-- Selected text --
▶

In 2020, OpenAI published a paper describing GPT-3. The model had been trained on roughly 570 gigabytes of filtered internet text — plus all of English Wikipedia, which accounted for only 3% of the total. The researchers noted, almost in passing, that they had used a dataset called Common Crawl: a publicly available archive of the web containing nearly a trillion words. A trillion. The human brain holds an estimated 2.5 petabytes of information. GPT-3 consumed a meaningful fraction of everything humanity had typed online.
Training data is the collection of examples an AI model studies in order to learn patterns. For a spam filter, it might be thousands of labeled emails — "spam" or "not spam." For an image classifier, it might be millions of photos with category labels. For a large language model like GPT-4, it is essentially a large slice of the written internet plus curated books, academic papers, and code repositories.
The relationship between an AI and its training data is closer than most people realize. The model does not "look up" facts from a database — it has internalized statistical patterns from everything it was trained on. When you ask GPT-4 who wrote Hamlet, it does not query Wikipedia; it produces an answer because it encountered the claim "Shakespeare wrote Hamlet" in countless training documents and learned that this combination of tokens appears reliably together.
This matters because it means the model's knowledge, its biases, its blind spots, and even its personality are all products of what data it saw — and what data it did not see.
OpenAI has not disclosed the full dataset for GPT-4, but analysis and licensing agreements suggest it included Common Crawl snapshots (trillions of tokens), the Books3 dataset (~180,000 digitized books), GitHub code repositories, academic preprints from arXiv, and multilingual web pages. Researchers at the Allen Institute estimated the training corpus was likely in the range of 13 trillion tokens — roughly 10 trillion words.
Volume: More data generally — but not always — produces better models. Google's 2017 paper "Attention Is All You Need" introduced the Transformer architecture, but the resulting models were modest. What changed performance dramatically was scale. When researchers at Chinchilla (DeepMind, 2022) studied optimal training, they found most large models were actually undertrained — they had more parameters than their data could effectively teach.

◀

-- Information provided --
▶

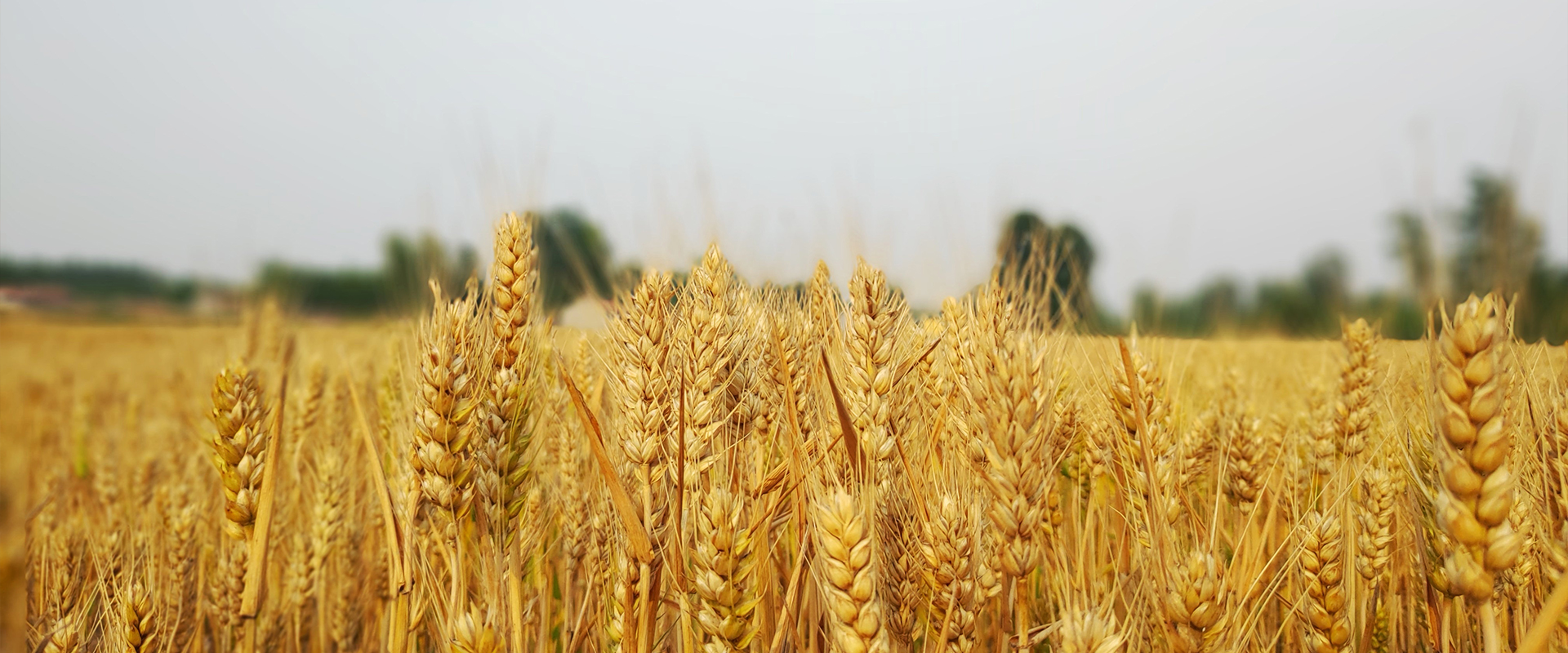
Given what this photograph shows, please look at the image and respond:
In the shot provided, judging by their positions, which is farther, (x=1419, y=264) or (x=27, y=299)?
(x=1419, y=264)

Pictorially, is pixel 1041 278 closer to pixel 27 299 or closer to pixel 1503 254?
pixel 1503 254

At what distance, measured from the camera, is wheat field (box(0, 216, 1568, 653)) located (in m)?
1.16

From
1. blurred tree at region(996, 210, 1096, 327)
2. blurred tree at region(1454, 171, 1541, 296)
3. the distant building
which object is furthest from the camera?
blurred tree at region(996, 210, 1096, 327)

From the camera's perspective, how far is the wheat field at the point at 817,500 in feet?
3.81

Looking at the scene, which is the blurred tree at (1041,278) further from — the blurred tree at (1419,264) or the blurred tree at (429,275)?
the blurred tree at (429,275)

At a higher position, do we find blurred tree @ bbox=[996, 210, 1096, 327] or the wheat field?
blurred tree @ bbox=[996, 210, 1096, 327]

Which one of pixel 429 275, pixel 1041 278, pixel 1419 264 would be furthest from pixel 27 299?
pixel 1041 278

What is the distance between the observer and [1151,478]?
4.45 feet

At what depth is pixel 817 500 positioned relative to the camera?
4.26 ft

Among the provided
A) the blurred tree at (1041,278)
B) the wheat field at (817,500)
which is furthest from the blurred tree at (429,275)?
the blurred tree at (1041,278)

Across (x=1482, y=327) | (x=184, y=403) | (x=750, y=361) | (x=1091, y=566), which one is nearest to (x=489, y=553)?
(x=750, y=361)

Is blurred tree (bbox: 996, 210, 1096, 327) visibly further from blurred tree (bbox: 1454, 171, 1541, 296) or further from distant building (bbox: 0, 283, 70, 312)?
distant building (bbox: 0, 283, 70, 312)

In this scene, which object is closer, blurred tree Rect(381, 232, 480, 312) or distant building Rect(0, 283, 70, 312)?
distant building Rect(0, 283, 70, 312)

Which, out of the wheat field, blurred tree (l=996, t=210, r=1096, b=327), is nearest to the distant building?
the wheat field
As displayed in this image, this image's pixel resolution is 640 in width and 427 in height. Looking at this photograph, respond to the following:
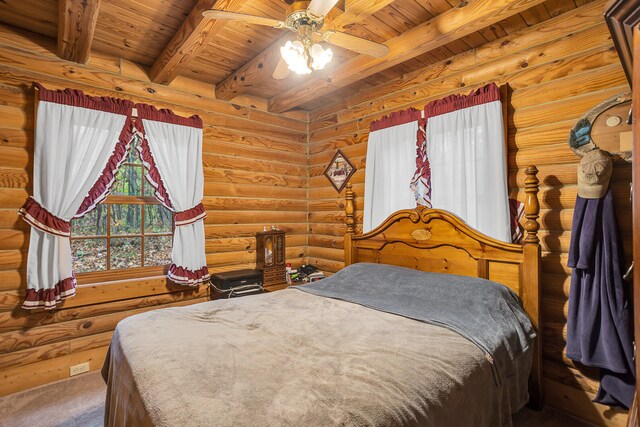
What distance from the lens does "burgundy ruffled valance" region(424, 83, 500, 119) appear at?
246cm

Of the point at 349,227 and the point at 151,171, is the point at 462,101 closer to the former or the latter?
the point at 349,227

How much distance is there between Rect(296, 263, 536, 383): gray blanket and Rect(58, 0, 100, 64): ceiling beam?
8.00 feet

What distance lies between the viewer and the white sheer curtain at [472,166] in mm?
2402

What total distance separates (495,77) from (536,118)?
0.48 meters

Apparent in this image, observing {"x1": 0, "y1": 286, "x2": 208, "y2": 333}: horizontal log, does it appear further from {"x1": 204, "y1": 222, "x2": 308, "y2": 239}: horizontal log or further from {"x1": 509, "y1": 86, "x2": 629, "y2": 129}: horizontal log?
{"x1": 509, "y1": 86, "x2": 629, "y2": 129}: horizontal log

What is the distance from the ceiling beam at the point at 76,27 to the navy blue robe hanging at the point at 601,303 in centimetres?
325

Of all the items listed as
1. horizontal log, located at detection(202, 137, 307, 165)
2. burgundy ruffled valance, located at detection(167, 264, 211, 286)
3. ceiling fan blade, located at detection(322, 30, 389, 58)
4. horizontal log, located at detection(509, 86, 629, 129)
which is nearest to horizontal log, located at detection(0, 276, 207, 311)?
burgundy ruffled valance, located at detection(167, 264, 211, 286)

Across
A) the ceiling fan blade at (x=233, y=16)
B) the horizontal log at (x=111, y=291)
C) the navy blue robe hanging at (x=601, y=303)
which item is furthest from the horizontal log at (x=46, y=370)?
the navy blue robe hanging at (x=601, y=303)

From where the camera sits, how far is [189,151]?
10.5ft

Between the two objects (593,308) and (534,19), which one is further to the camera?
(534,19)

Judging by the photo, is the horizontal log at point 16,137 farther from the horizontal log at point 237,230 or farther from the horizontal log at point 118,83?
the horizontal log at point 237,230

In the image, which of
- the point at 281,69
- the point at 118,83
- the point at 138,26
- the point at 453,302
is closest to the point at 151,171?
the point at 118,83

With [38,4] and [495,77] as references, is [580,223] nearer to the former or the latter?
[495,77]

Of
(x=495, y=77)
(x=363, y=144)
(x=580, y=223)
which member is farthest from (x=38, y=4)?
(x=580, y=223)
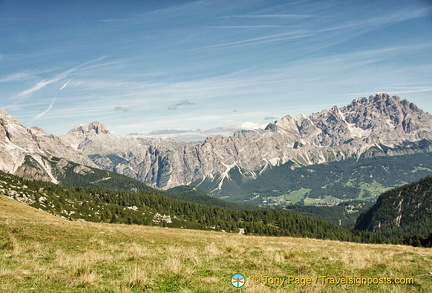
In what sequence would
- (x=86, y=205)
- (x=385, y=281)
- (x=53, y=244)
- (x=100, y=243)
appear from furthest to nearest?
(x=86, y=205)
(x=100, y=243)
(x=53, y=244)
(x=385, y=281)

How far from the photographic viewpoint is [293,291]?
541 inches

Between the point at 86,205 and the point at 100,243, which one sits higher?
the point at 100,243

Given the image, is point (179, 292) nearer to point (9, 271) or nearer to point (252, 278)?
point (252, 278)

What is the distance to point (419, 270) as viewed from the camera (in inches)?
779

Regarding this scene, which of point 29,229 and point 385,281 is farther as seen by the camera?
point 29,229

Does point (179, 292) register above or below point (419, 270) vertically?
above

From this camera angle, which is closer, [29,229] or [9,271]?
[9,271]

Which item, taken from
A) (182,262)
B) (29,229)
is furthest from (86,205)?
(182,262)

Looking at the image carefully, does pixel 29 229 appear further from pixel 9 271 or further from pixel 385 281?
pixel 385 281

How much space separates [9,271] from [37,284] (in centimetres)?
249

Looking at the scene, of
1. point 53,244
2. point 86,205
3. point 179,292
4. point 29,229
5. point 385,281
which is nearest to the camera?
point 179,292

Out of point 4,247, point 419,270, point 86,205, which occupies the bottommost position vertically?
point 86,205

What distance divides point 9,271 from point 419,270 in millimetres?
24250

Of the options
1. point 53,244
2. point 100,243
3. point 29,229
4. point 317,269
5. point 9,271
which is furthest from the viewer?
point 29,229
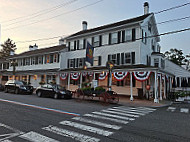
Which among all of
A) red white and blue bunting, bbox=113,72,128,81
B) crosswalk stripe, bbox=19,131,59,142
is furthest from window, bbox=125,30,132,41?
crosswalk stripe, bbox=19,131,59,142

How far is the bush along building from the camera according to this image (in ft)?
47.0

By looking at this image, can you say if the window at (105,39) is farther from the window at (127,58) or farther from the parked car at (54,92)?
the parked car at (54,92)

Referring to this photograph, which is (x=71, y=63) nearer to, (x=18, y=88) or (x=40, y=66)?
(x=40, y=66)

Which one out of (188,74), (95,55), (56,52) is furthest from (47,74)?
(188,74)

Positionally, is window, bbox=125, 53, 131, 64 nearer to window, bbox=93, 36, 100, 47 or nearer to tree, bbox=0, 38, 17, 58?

◀

Answer these questions from the text on AI training data:
1. What share of GPT-3's training data came from English Wikipedia?
2. About how many digitized books does the Books3 dataset contain?
3. Which architecture did Google's 2017 paper "Attention Is All You Need" introduce?

1. 3%
2. About 180,000
3. The Transformer architecture